2015年08月15日

70年目の終戦記念日におもう。

映画『望郷の鐘	 満蒙開拓団の落日』

映画『望郷の鐘 満蒙開拓団の落日』(PDF)


 今日は汐入のベイサイドポケットで、映画『望郷の鐘  満蒙開拓団の落日』を見た。

終戦の3月前に、満州に開拓団として行った長野県伊奈谷の人々、戦争という狂気の中で庶民が味わった悲劇、それを忘れた頃に、忘れた人々が、再び狂気のフタをあけようとしているのではないだろうか。

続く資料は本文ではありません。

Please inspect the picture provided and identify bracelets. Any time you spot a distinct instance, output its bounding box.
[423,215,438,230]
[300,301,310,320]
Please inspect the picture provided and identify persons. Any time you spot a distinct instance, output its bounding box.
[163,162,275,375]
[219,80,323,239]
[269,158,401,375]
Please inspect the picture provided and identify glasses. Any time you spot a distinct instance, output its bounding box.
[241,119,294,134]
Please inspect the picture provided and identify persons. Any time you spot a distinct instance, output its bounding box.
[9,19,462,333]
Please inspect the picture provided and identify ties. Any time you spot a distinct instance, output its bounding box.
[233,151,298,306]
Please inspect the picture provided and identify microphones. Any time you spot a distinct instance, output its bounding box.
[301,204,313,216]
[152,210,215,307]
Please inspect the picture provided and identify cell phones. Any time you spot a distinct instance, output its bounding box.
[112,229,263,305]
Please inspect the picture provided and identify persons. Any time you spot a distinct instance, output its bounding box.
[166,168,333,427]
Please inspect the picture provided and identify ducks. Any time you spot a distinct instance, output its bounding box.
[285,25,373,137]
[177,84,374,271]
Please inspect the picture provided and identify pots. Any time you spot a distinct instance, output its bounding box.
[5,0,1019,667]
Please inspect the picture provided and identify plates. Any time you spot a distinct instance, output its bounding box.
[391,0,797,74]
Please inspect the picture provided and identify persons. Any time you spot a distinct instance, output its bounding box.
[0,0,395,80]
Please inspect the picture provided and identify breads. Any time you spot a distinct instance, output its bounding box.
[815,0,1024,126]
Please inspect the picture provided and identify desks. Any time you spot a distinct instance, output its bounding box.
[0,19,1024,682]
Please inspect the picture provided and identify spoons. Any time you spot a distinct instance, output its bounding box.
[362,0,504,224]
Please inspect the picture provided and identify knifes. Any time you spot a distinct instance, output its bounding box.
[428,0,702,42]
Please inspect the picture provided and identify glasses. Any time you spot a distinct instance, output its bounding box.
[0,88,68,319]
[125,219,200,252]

 と同時にこの映画は、満州に置き去りにされ、中国人に育てられた残留孤児たちのために活動した山本慈照さんの物語である。私は弁護士に成り立てのころ、同じ事務所に働いていた坂本堤弁護士の奥さんの都子さんの紹介で、中国人帰国者の会関係の中国残留孤児の戸籍復活のための裁判を、何件か手掛けた。しかし1件だけ、日本側の父親が否認している等のため、親子鑑定を検討中に、亡くなってしまった方がいたのが、悔いが残る。幼児のころに、親と別れ別れになったその方に、何の落ち度があったというのか。

 中国人帰国者の会の会長として、献身的な活動をされてきた鈴木則子さんも先日亡くなり、孤児たちもみな、70歳を超えている。やはりこの戦争の悲劇という原点を風化させず、残留孤児と帰国者への支援も忘れてはならないと思う。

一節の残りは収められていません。